─── Excerpted passage

A team of surgeons at the Cleveland Clinic have performed the first uterus transplant in the United States. A 26-year-old woman underwent the nine-hour operation on Wednesday, setting the stage for a future pregnancy—and what might possibly become a routine procedure in US hospitals.

The unidentified woman, who received the transplanted uterus from a deceased organ donor, is currently in stable condition. Cleveland Clinic doctors are closely monitoring her health, but are making no further comments for the time being. The surgery was led by Dr. Andreas G. Tzakis, who has performed thousands of organ transplants over his career.

Image: Cleveland Clinic.

The procedure is meant to enable a woman who has either lost her uterus to disease, or who was born without one, to become pregnant and give birth. In about a year, the patient will undergo in vitro fertilization. Prior to the surgery, she had her eggs removed and fertilized with her husband’s sperm. The embryos are currently waiting in cryogenic storage. Should everything go well with a future pregnancy and birth (or two), her uterus will then be removed; the transplant is only meant to be temporary. Once removed, she can stop taking anti-rejection drugs.

Image: Cleveland Clinic.

──────
─── Data supplied

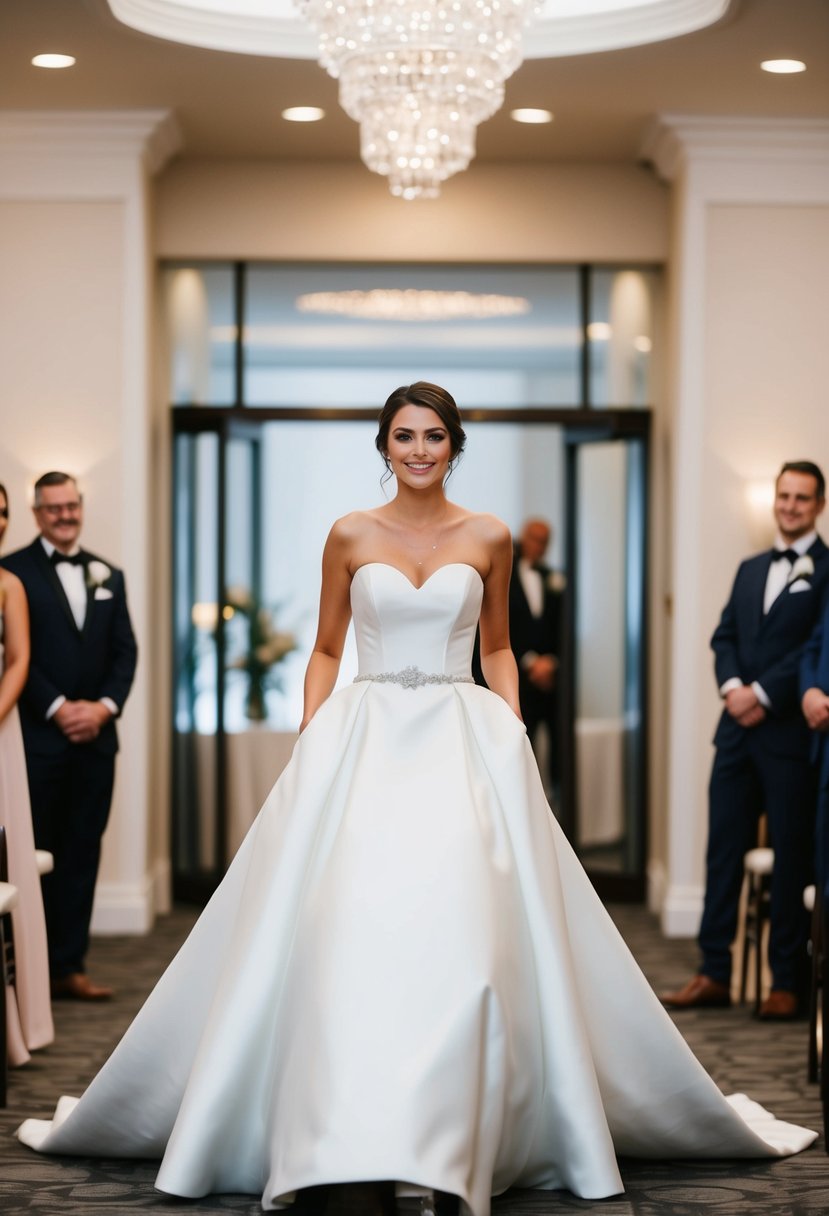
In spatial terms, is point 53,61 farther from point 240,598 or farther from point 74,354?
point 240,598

──────
─── Data supplied

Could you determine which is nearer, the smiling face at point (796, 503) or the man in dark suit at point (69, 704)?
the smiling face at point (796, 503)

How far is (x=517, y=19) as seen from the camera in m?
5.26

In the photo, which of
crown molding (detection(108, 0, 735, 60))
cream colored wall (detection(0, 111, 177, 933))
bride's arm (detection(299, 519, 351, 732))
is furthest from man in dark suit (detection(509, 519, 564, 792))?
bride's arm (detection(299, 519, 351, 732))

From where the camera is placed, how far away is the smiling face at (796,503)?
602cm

──────

_Problems to work on_.
(1) In the uterus transplant article, who led the surgery?
(2) Resume the uterus transplant article after its last line and carry it forward.
The entries come from a source unrelated to the uterus transplant article.

_Answers given_.
(1) Dr. Andreas G. Tzakis led the surgery.

(2)
The Cleveland Clinic research team has been working closely with European surgeons and is currently screening for other transplant candidates who have Uterine Factor Infertility (UFI), an irreversible condition affecting three to five percent of women worldwide. In the United States, around 50,000 women are potential candidates for the procedure. The team has been given permission by the hospital’s ethics panel to perform ten such procedures to assess viability, and to see if it could become a routine procedure.


Prior to the operation, Tzakis traveled to Sweden, where he worked with doctors at the University of Gothenburg—the only other facility in the world to have performed successful uterus transplants. Thus far, they’ve done nine transplants, with the uteruses coming from living donors. At least four of these transplants have resulted in babies.